What is being asked:
Count the lines in the listing below containing the word "that", and give only the number.

Data extract:

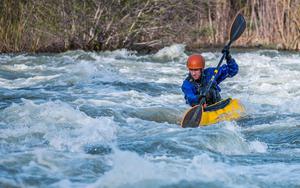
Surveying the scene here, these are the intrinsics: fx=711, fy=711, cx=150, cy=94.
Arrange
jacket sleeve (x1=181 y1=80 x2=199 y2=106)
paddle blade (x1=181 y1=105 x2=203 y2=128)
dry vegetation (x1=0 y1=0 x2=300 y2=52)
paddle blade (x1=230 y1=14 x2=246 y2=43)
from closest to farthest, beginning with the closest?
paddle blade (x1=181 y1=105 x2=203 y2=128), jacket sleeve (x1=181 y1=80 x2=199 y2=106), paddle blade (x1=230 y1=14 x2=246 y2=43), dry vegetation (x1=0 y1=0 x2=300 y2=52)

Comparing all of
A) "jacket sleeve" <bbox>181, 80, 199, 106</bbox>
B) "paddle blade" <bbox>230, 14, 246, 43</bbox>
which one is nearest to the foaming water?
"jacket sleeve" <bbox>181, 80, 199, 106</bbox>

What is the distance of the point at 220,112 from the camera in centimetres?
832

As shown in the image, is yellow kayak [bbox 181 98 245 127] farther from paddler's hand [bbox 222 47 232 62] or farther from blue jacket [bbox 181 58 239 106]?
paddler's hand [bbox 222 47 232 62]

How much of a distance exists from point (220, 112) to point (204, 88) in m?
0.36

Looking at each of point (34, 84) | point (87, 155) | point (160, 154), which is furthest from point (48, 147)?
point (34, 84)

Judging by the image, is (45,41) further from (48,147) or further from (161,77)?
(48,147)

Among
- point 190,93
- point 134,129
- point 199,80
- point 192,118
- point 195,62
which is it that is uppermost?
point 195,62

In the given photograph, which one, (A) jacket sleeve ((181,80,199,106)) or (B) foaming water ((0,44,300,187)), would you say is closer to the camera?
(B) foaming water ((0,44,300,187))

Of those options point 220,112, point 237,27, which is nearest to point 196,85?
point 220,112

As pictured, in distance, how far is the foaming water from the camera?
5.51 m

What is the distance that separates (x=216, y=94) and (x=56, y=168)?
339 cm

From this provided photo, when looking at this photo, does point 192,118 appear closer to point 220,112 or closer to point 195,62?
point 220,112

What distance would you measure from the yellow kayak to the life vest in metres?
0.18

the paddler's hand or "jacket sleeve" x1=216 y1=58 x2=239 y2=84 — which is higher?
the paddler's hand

* * *

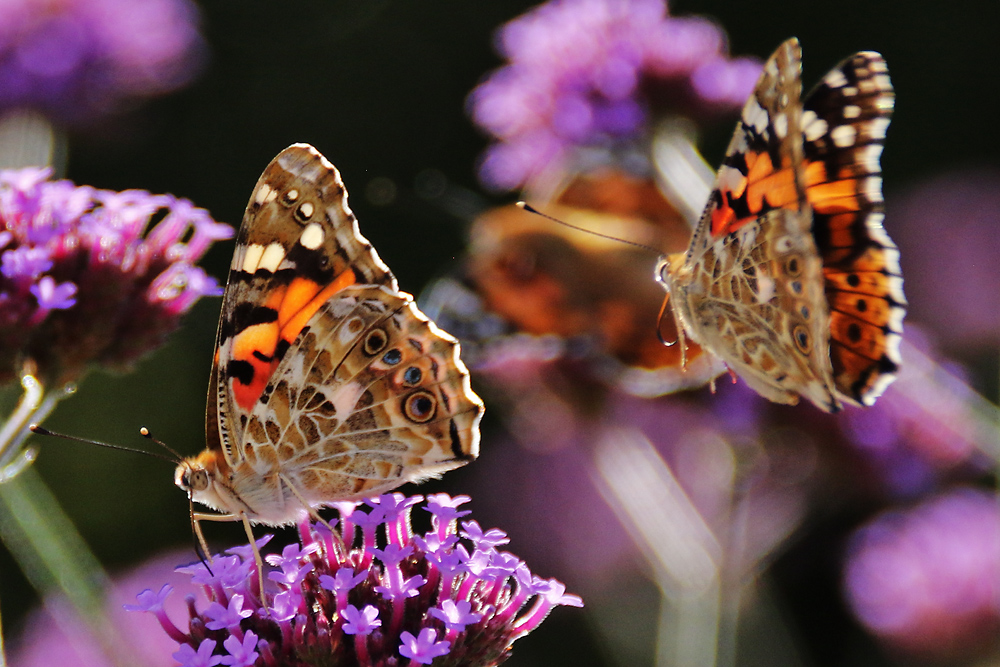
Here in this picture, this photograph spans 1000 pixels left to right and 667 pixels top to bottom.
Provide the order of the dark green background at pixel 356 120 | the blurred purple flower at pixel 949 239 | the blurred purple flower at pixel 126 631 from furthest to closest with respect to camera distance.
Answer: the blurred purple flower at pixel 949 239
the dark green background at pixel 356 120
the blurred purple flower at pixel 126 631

Expected output:
2